▸ **Items listed in a dataset**
———
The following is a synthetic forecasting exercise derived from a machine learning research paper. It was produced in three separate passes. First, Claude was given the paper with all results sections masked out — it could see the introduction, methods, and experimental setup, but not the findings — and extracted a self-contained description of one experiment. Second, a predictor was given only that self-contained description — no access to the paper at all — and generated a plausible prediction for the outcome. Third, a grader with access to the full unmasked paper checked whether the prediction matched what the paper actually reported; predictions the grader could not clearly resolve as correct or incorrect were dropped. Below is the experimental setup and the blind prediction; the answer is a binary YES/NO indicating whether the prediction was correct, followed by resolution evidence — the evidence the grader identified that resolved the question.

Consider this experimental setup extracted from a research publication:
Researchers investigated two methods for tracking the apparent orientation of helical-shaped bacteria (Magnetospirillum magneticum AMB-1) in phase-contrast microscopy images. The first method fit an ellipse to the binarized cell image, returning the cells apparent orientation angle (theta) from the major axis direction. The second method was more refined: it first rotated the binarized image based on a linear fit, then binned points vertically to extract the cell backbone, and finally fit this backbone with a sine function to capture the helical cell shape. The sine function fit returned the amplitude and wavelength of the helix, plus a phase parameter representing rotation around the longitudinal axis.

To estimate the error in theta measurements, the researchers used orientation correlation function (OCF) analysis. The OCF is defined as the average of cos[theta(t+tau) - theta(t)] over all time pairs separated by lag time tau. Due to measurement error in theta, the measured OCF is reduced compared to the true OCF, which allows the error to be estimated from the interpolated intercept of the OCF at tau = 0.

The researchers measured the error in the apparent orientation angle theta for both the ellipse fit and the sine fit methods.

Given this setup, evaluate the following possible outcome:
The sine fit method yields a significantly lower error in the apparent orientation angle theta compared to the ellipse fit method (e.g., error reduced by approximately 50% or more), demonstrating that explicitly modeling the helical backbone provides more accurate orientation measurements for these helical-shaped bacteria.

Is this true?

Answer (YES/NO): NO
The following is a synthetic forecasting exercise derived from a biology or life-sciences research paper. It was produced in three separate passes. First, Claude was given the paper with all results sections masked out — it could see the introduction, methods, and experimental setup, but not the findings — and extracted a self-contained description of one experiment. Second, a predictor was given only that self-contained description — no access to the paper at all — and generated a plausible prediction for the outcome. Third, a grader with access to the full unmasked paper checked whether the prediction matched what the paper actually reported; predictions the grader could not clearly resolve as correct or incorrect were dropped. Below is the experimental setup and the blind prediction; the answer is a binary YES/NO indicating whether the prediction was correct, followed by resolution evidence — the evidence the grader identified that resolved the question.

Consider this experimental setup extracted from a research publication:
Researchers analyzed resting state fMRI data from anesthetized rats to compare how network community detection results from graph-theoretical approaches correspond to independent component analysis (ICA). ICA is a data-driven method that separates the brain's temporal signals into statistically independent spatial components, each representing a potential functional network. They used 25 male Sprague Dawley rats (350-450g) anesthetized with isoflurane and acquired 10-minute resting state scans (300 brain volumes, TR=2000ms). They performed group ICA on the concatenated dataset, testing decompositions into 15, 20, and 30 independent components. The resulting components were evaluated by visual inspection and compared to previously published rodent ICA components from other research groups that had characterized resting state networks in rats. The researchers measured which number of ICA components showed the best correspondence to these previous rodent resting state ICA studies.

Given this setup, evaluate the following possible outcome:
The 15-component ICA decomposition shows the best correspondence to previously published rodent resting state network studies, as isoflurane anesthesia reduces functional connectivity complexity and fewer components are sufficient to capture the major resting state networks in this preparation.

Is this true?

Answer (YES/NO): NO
———
▸ **What the exercise asks**
Output all of the data again. Match it exactly.

▸ **Answer below**
The following is a synthetic forecasting exercise derived from a machine learning research paper. It was produced in three separate passes. First, Claude was given the paper with all results sections masked out — it could see the introduction, methods, and experimental setup, but not the findings — and extracted a self-contained description of one experiment. Second, a predictor was given only that self-contained description — no access to the paper at all — and generated a plausible prediction for the outcome. Third, a grader with access to the full unmasked paper checked whether the prediction matched what the paper actually reported; predictions the grader could not clearly resolve as correct or incorrect were dropped. Below is the experimental setup and the blind prediction; the answer is a binary YES/NO indicating whether the prediction was correct, followed by resolution evidence — the evidence the grader identified that resolved the question.

Consider this experimental setup extracted from a research publication:
Researchers investigated two methods for tracking the apparent orientation of helical-shaped bacteria (Magnetospirillum magneticum AMB-1) in phase-contrast microscopy images. The first method fit an ellipse to the binarized cell image, returning the cells apparent orientation angle (theta) from the major axis direction. The second method was more refined: it first rotated the binarized image based on a linear fit, then binned points vertically to extract the cell backbone, and finally fit this backbone with a sine function to capture the helical cell shape. The sine function fit returned the amplitude and wavelength of the helix, plus a phase parameter representing rotation around the longitudinal axis.

To estimate the error in theta measurements, the researchers used orientation correlation function (OCF) analysis. The OCF is defined as the average of cos[theta(t+tau) - theta(t)] over all time pairs separated by lag time tau. Due to measurement error in theta, the measured OCF is reduced compared to the true OCF, which allows the error to be estimated from the interpolated intercept of the OCF at tau = 0.

The researchers measured the error in the apparent orientation angle theta for both the ellipse fit and the sine fit methods.

Given this setup, evaluate the following possible outcome:
The sine fit method yields a significantly lower error in the apparent orientation angle theta compared to the ellipse fit method (e.g., error reduced by approximately 50% or more), demonstrating that explicitly modeling the helical backbone provides more accurate orientation measurements for these helical-shaped bacteria.

Is this true?

Answer (YES/NO): NO
The following is a synthetic forecasting exercise derived from a biology or life-sciences research paper. It was produced in three separate passes. First, Claude was given the paper with all results sections masked out — it could see the introduction, methods, and experimental setup, but not the findings — and extracted a self-contained description of one experiment. Second, a predictor was given only that self-contained description — no access to the paper at all — and generated a plausible prediction for the outcome. Third, a grader with access to the full unmasked paper checked whether the prediction matched what the paper actually reported; predictions the grader could not clearly resolve as correct or incorrect were dropped. Below is the experimental setup and the blind prediction; the answer is a binary YES/NO indicating whether the prediction was correct, followed by resolution evidence — the evidence the grader identified that resolved the question.

Consider this experimental setup extracted from a research publication:
Researchers analyzed resting state fMRI data from anesthetized rats to compare how network community detection results from graph-theoretical approaches correspond to independent component analysis (ICA). ICA is a data-driven method that separates the brain's temporal signals into statistically independent spatial components, each representing a potential functional network. They used 25 male Sprague Dawley rats (350-450g) anesthetized with isoflurane and acquired 10-minute resting state scans (300 brain volumes, TR=2000ms). They performed group ICA on the concatenated dataset, testing decompositions into 15, 20, and 30 independent components. The resulting components were evaluated by visual inspection and compared to previously published rodent ICA components from other research groups that had characterized resting state networks in rats. The researchers measured which number of ICA components showed the best correspondence to these previous rodent resting state ICA studies.

Given this setup, evaluate the following possible outcome:
The 15-component ICA decomposition shows the best correspondence to previously published rodent resting state network studies, as isoflurane anesthesia reduces functional connectivity complexity and fewer components are sufficient to capture the major resting state networks in this preparation.

Is this true?

Answer (YES/NO): NO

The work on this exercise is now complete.